On the ground in the state, things are also uncertain. The director of the Nebraska department of insurance, Bruce R. Ramge, sent out a cautionary notice after the Aetna announcement, noting that as of now, no companies have committed to selling individual insurance plans next year.

“If no companies sell on the exchange, people who previously had subsidies may not be able to obtain them.  Those individuals would have to turn to plans sold off of the exchange to satisfy the individual mandate,” Ramge wrote. “If no insurer were selling on or off of the exchange in the individual market, the individual would not be subject to the individual mandate.”

Chance McElhaney, the spokesman for the Iowa Insurance Division, said that the individual market has been a money-losing business for insurers, and Medica's concerns need to be addressed by Congress. “This is causing significant angst among Iowa consumers who depend on the individual market for health coverage,” McElhaney said in an email.

Over the next two months, Trump's statement that Obamacare is exploding could become a self-fulfilling prophesy, due in part to uncertainties that the White House and Congress have thus far refused to resolve.

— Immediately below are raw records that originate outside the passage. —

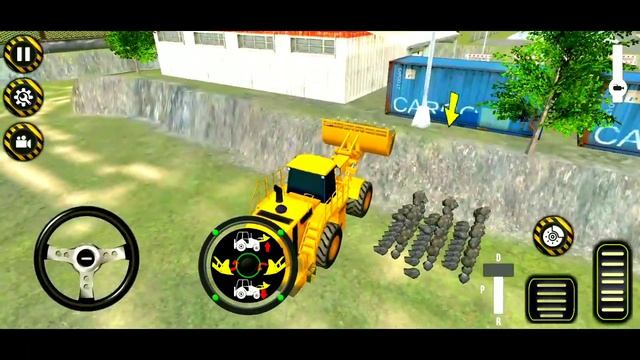 Ultra excavator simulator pro| snow construction| Android gameplay.. смотреть онлайн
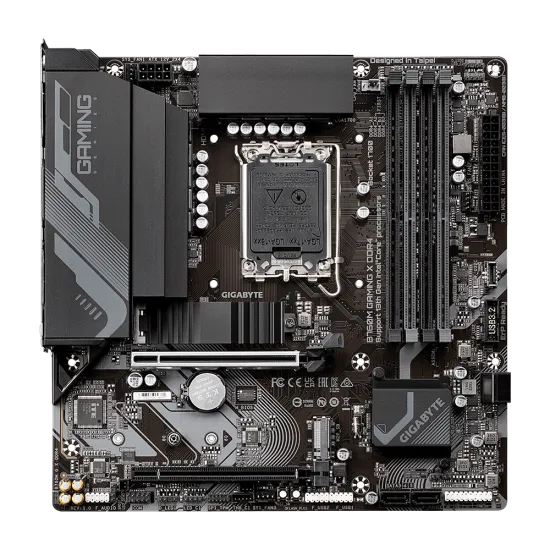 Gigabyte B760M GAMING X LGA1700 DDR4 M-ATX Motherboard Black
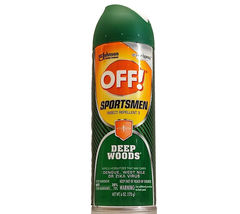 Off! Sportsman Insect Mosquito Repellent Spray Deep Woods Prevents Dengu... - $10.77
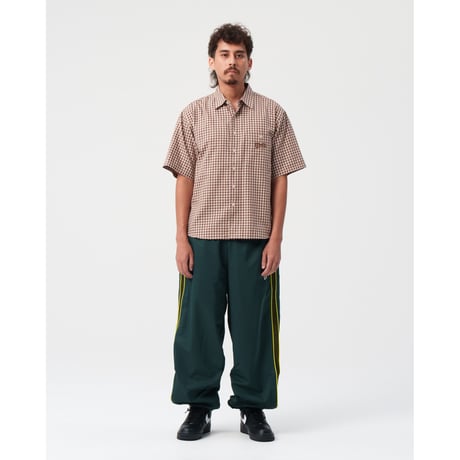 BoTT / MULTI CHECK S/S SHIRT / LIGHT BROWN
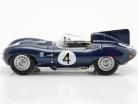 Jaguar D-Type #4 gagnant 24h LeMans 1956 Sanderson, Flockhart 1:18 CMR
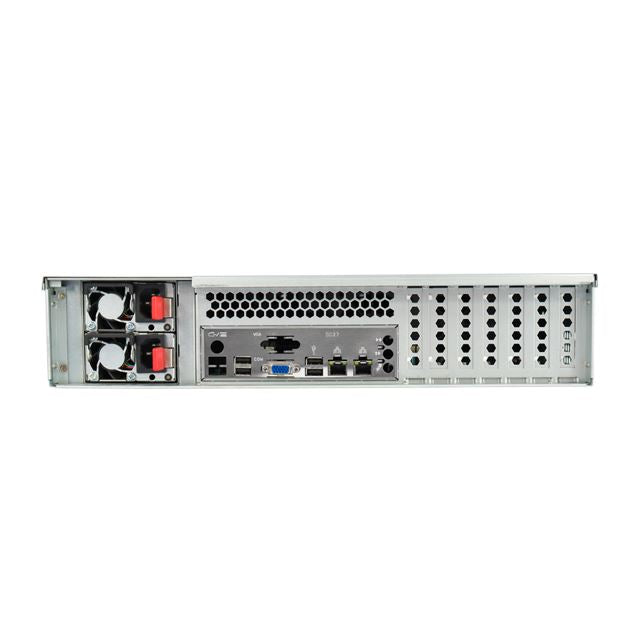 TGC Rack Mountable Server Chassis 2U 650mm, 12x 3.5 ft Hot-Swap Bays, 2x 2.5 ft Fixed Bays, up to E-ATX Motherboard, 7x LP PCIe, 2U PSU Required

Many health policy experts expect to see more insurers withdraw from states, curtail their participation or raise their rates. The possible repercussion of one insurer leaving could be an amplification of risk for those that remain, since they will almost certainly inherit members that their competitors found financially challenging.

“The risk that in Iowa or somewhere else you have counties with no coverage, no insurers participating, is real and I think it's reasonably likely in 2018,” said Caroline Pearson, a senior vice president at Avalere Health. “The ACA doesn’t have a solution for that situation.”